I can see OP has her med3, but for info Employers have been told to allow more time than usual for med3 certificates or letters informing then the patient has been advised to self-isolate etc, to allow for this situation.
Most employers will want the original copy and so emailed copies are not done- also it takes up more time to scan and send the email. Posting means someone else has to go to the post office, which again is being avoided unless no other choice. I’m surprised the surgery allowed you in. I’m a dr and good friends are GP’s- their surgeries are entry only if absolutely necessary and by prior appointment, doors locked to prevent people wandering in (as this was happening despite warnings on the door). However, I suppose they have their own procedures in place.
As for the GP seeming quiet, I think you just aren’t seeing the activity going on- fewer patients in the building is to be expected but the GP’s and their staff will be still be busy. They won’t be sitting twiddling thumbs!
I know at our surgery, and those my friends work in, that patients wanting seen are getting telephone triage by a GP, those needing to be seen will get an appointment. Important chronic disease management (e.g. bloods for patients taking immunosuppressive medication) will still be being done but trying to separate times to minimise patient contact and allow cleaning of room etc.

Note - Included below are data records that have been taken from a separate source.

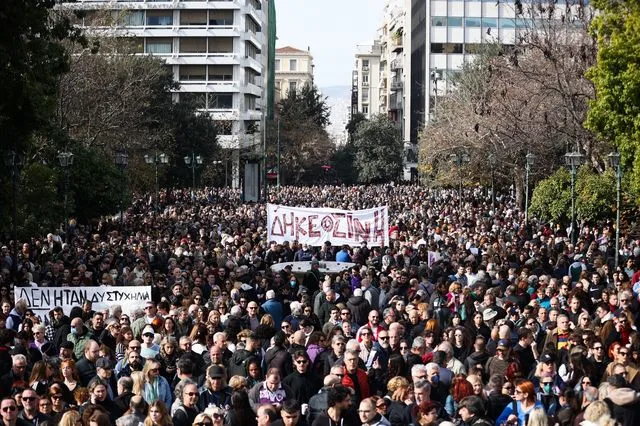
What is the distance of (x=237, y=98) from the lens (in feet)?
355

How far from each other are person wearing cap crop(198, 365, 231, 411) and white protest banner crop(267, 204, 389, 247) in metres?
16.5

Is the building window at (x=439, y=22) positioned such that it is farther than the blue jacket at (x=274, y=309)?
Yes

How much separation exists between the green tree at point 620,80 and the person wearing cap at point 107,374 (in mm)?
20706

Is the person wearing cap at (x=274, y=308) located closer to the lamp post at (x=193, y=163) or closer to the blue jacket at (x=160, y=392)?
the blue jacket at (x=160, y=392)

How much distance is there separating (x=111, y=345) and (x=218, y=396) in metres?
3.52

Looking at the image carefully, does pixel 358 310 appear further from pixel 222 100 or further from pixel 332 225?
pixel 222 100

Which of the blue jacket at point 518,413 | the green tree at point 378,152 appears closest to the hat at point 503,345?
the blue jacket at point 518,413

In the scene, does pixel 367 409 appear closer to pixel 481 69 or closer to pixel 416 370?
pixel 416 370

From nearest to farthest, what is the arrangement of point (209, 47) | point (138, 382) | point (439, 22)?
point (138, 382)
point (439, 22)
point (209, 47)

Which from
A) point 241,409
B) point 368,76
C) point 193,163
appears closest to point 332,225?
point 241,409

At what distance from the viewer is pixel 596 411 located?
8.59m

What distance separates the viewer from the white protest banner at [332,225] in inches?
1067

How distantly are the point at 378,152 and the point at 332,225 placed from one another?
7888 cm

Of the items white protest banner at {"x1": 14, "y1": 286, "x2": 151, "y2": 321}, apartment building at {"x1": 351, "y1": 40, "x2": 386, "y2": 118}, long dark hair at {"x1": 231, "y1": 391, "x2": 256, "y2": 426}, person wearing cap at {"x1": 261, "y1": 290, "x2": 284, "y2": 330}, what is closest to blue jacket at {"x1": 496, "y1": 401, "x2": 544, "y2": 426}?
long dark hair at {"x1": 231, "y1": 391, "x2": 256, "y2": 426}
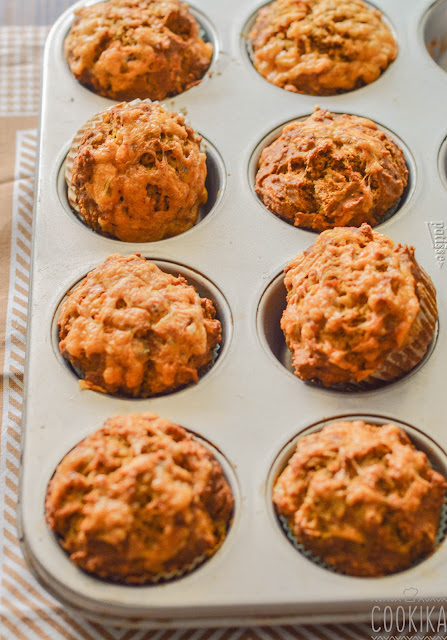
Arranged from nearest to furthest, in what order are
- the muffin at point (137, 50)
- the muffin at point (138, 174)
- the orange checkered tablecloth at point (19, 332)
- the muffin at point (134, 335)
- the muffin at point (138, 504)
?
the muffin at point (138, 504) → the orange checkered tablecloth at point (19, 332) → the muffin at point (134, 335) → the muffin at point (138, 174) → the muffin at point (137, 50)

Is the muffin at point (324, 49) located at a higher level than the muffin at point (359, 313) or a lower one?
higher

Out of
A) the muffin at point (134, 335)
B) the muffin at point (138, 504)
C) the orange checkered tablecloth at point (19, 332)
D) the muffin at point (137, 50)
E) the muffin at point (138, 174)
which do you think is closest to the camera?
the muffin at point (138, 504)

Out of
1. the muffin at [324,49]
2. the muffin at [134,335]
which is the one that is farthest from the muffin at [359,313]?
the muffin at [324,49]

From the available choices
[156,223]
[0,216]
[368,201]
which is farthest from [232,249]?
[0,216]

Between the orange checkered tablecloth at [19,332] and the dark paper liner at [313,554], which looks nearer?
the dark paper liner at [313,554]

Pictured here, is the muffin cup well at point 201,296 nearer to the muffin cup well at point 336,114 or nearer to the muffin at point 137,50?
the muffin cup well at point 336,114

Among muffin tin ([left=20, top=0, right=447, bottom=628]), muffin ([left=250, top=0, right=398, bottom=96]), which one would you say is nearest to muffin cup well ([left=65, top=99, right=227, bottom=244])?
muffin tin ([left=20, top=0, right=447, bottom=628])

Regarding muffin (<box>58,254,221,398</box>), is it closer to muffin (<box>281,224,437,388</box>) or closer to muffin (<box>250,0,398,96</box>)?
muffin (<box>281,224,437,388</box>)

There is also A LOT of behind the scenes work- e.g. summaries for high risk patients to be released to out of hours/a&e/hospital and paramedics. This has to be done manually for each patient. We are asking GP’s to try and sort out Anticipatory care plans for the frail elderly, make sure NOK details are up to date and so on. This all takes time.
Key information summaries normally need individual consent to release to secondary care and ambulance service (these summaries tell us in secondary care about repeat and acutely prescribed medications, any recorded allergies, key diagnoses, who is recorded next of kin and their details, does the patient have a DNACPR/subject to peer of attorney and so on). If you are admitted and unable to tell us/ we can’t find out from your family quickly, this information could prove vital. This need for usual consent has been temporarily suspended, but still has to be recorded that this is the case and manually released. My friends surgery has done nearly 2000 of these in the last few day’s- very labour intensive.
GP’s are also being pulled from their surgeries to help man local covid response/assessment. They will have staff absences, including nurses and GP’s. They are having to navigate the new pathways and protocols, creating some for their surgeries/staff etc. All adding to workload. Please don’t assume your GP’s are quiet.